WORK TO BE COMPLETED: Include the line containing "In what sequence" and every line after it up to the end of the material below; reproduce them exactly and drop the pictures.
BEGIN PROVIDED ENTRIES
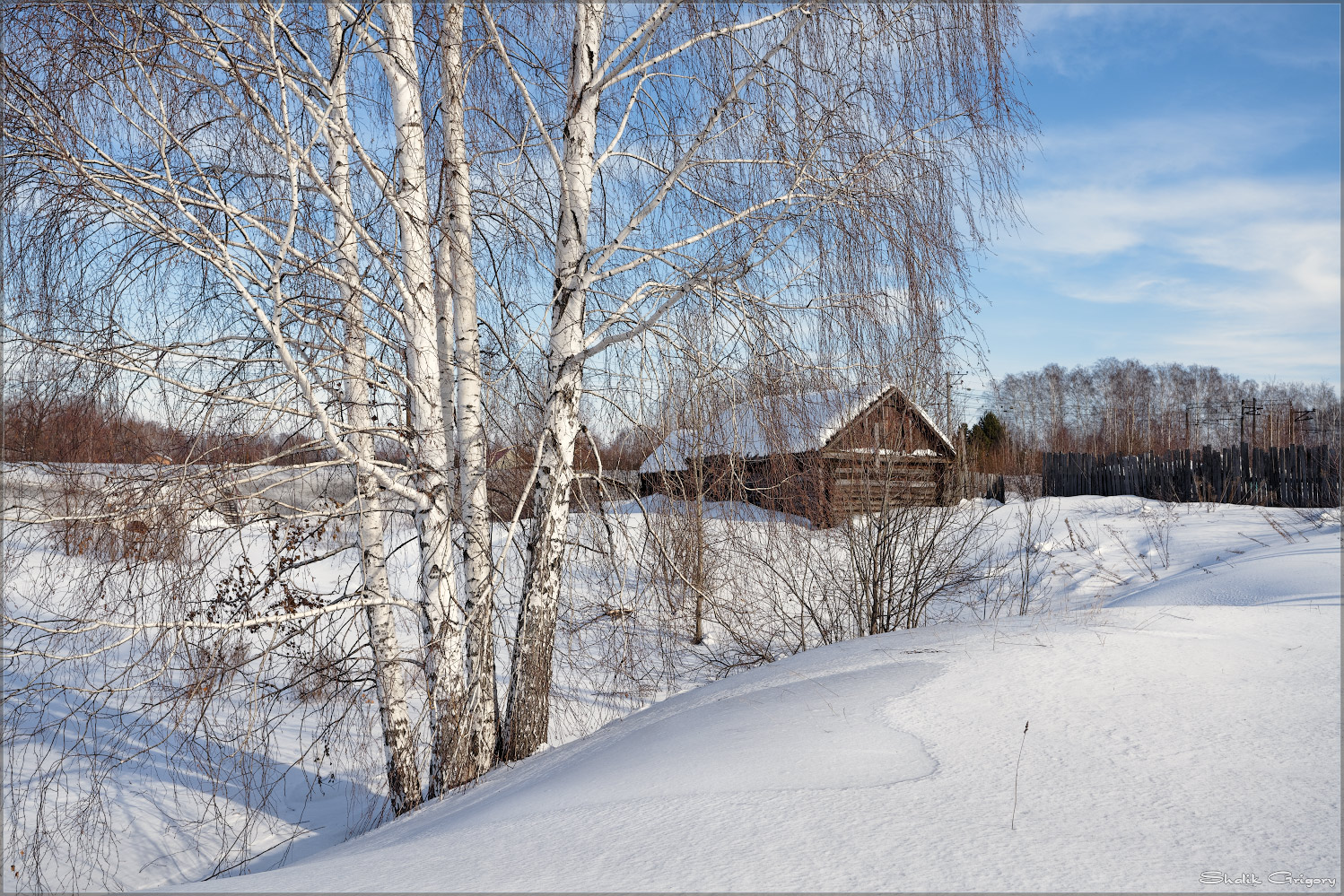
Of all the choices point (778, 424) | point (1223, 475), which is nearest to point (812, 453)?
point (778, 424)

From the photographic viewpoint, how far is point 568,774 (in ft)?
10.6

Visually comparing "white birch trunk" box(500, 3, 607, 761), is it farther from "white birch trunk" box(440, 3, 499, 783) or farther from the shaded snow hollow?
the shaded snow hollow

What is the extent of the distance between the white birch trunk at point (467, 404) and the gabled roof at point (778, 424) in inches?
45.6

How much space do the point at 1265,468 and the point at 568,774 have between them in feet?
71.5

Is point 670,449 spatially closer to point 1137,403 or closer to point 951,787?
point 951,787

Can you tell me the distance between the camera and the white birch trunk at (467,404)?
15.2 ft

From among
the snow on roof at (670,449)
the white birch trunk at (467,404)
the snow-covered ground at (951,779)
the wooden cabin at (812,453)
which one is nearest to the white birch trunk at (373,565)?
the white birch trunk at (467,404)

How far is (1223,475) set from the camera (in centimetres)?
1977

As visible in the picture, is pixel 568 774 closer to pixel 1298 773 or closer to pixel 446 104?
pixel 1298 773

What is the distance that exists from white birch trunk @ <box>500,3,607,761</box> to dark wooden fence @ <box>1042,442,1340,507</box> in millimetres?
17617

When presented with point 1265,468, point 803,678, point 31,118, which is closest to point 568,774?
point 803,678

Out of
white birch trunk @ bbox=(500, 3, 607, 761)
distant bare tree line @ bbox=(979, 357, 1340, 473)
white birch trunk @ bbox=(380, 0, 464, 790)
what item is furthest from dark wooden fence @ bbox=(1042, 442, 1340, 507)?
distant bare tree line @ bbox=(979, 357, 1340, 473)

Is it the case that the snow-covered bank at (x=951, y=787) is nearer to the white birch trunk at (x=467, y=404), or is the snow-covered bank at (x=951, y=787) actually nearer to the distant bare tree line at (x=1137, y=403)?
the white birch trunk at (x=467, y=404)

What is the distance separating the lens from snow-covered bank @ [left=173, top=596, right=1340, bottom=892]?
1.87 meters
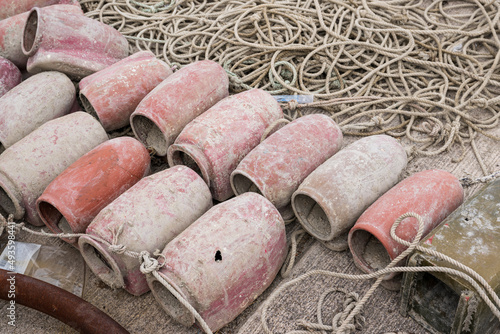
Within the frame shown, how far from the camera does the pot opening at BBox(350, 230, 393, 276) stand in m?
2.37

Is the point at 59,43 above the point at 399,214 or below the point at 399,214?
above

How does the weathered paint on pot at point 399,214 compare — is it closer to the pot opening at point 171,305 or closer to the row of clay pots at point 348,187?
the row of clay pots at point 348,187

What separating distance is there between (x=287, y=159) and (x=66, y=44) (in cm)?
199

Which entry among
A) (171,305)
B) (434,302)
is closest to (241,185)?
(171,305)

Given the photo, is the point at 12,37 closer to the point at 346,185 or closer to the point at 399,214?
the point at 346,185

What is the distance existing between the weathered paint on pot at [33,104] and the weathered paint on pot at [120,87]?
152 mm

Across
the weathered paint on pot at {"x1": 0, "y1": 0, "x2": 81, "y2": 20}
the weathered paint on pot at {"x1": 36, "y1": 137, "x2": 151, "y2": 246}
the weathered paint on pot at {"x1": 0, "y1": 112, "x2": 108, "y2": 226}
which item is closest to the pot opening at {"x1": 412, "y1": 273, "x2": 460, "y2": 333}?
the weathered paint on pot at {"x1": 36, "y1": 137, "x2": 151, "y2": 246}

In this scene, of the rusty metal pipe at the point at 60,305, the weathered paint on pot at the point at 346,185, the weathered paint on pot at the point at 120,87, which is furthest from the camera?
the weathered paint on pot at the point at 120,87

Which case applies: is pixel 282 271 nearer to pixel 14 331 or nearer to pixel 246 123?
pixel 246 123

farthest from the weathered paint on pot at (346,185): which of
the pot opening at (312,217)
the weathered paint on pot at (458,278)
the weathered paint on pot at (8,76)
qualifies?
the weathered paint on pot at (8,76)

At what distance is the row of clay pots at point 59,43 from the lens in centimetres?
333

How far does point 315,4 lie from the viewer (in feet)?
13.3

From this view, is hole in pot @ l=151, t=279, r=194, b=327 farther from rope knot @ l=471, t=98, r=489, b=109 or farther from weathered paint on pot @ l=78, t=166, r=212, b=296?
rope knot @ l=471, t=98, r=489, b=109

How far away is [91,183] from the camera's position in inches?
100
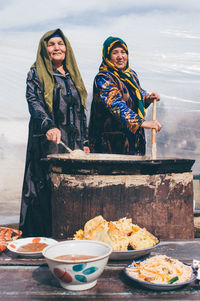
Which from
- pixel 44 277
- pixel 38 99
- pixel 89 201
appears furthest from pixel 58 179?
pixel 38 99

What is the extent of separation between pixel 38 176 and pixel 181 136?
12.0 feet

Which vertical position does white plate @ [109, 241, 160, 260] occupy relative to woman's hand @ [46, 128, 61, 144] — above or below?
below

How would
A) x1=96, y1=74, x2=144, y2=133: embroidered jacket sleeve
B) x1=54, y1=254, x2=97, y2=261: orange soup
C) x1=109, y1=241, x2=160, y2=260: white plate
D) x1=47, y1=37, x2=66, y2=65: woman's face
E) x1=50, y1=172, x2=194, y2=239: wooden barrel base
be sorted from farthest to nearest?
1. x1=47, y1=37, x2=66, y2=65: woman's face
2. x1=96, y1=74, x2=144, y2=133: embroidered jacket sleeve
3. x1=50, y1=172, x2=194, y2=239: wooden barrel base
4. x1=109, y1=241, x2=160, y2=260: white plate
5. x1=54, y1=254, x2=97, y2=261: orange soup

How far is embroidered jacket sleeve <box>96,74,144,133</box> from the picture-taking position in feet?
9.32

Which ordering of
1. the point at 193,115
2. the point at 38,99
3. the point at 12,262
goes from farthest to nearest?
the point at 193,115
the point at 38,99
the point at 12,262

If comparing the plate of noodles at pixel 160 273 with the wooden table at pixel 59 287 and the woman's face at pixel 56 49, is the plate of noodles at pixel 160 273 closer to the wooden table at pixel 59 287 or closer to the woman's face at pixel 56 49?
the wooden table at pixel 59 287

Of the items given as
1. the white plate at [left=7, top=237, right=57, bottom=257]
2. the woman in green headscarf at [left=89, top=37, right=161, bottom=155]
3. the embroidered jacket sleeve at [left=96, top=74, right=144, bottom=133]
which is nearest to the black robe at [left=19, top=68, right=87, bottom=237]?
the woman in green headscarf at [left=89, top=37, right=161, bottom=155]

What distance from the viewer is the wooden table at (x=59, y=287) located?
1218 mm

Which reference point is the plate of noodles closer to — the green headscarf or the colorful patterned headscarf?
the colorful patterned headscarf

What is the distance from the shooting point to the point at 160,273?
1309mm

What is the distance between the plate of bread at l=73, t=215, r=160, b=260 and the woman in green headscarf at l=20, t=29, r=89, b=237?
1740 mm

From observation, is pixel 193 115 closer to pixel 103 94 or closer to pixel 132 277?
pixel 103 94

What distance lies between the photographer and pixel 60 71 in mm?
3492

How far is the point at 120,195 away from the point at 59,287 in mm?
878
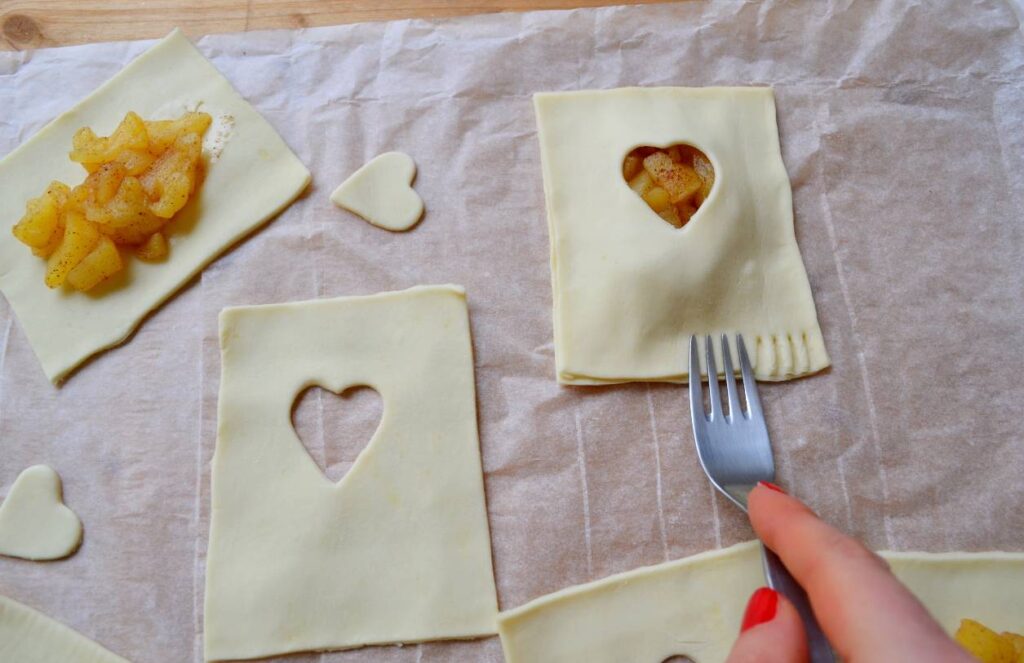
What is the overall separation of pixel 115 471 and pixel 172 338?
0.69 ft

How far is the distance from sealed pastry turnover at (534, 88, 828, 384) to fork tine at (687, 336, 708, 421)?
0.02 m

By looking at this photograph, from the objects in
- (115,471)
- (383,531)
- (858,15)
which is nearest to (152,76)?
(115,471)

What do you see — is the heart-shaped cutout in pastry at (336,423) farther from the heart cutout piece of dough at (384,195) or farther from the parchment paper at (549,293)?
the heart cutout piece of dough at (384,195)

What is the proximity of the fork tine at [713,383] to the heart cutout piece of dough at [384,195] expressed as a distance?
50 centimetres

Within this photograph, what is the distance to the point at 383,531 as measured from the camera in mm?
1123

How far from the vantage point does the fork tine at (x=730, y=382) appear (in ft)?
3.90

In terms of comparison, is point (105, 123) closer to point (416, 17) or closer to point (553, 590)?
point (416, 17)

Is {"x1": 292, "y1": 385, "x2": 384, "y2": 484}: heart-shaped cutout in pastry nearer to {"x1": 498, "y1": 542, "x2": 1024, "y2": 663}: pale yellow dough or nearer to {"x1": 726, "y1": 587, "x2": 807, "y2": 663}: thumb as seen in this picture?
{"x1": 498, "y1": 542, "x2": 1024, "y2": 663}: pale yellow dough

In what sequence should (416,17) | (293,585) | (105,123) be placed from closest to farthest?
(293,585)
(105,123)
(416,17)

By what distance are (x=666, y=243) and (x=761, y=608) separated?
0.57 metres

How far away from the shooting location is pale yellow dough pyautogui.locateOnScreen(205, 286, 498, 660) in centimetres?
109

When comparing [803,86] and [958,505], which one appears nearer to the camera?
[958,505]

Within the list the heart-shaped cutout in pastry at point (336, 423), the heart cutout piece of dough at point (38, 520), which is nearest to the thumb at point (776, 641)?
the heart-shaped cutout in pastry at point (336, 423)

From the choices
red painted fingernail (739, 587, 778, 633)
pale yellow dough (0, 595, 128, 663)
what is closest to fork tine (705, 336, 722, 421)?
red painted fingernail (739, 587, 778, 633)
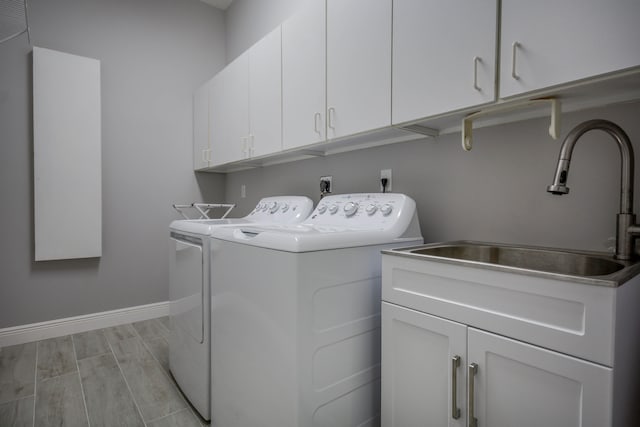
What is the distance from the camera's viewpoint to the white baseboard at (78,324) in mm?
2406

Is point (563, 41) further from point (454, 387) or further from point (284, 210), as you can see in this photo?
point (284, 210)

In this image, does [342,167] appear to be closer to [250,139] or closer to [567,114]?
[250,139]

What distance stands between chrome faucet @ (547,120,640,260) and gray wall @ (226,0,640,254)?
0.46 feet

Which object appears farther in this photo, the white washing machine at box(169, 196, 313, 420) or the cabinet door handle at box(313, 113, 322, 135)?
END PROVIDED ENTRIES
OUTPUT FOR THIS TASK:
In what sequence should (416,17) | (293,585) | (105,123) be placed from closest to farthest?
(293,585)
(105,123)
(416,17)

By what distance are (x=666, y=243) and (x=761, y=608) separated?
0.57 metres

How far away from the shooting location is pale yellow dough pyautogui.locateOnScreen(205, 286, 498, 660) in centimetres?
109

When comparing [803,86] and [958,505], which one appears nearer to the camera?
[958,505]

Within the list the heart-shaped cutout in pastry at point (336, 423), the heart cutout piece of dough at point (38, 520), which is nearest to the thumb at point (776, 641)?
the heart-shaped cutout in pastry at point (336, 423)

From the choices
red painted fingernail (739, 587, 778, 633)
pale yellow dough (0, 595, 128, 663)
what is closest to fork tine (705, 336, 722, 421)?
red painted fingernail (739, 587, 778, 633)
What is the distance from the camera's viewpoint to the white baseboard at (78,324) in mm?
2406

Is point (563, 41) further from point (454, 387) or further from point (284, 210), as you can see in this photo?
point (284, 210)

In this image, does [342,167] appear to be closer to [250,139] or closer to [567,114]?
[250,139]

What distance stands between chrome faucet @ (547,120,640,260) and gray wall @ (226,0,640,254)?
0.46 feet

Which object appears farther in this photo, the white washing machine at box(169, 196, 313, 420) or the cabinet door handle at box(313, 113, 322, 135)?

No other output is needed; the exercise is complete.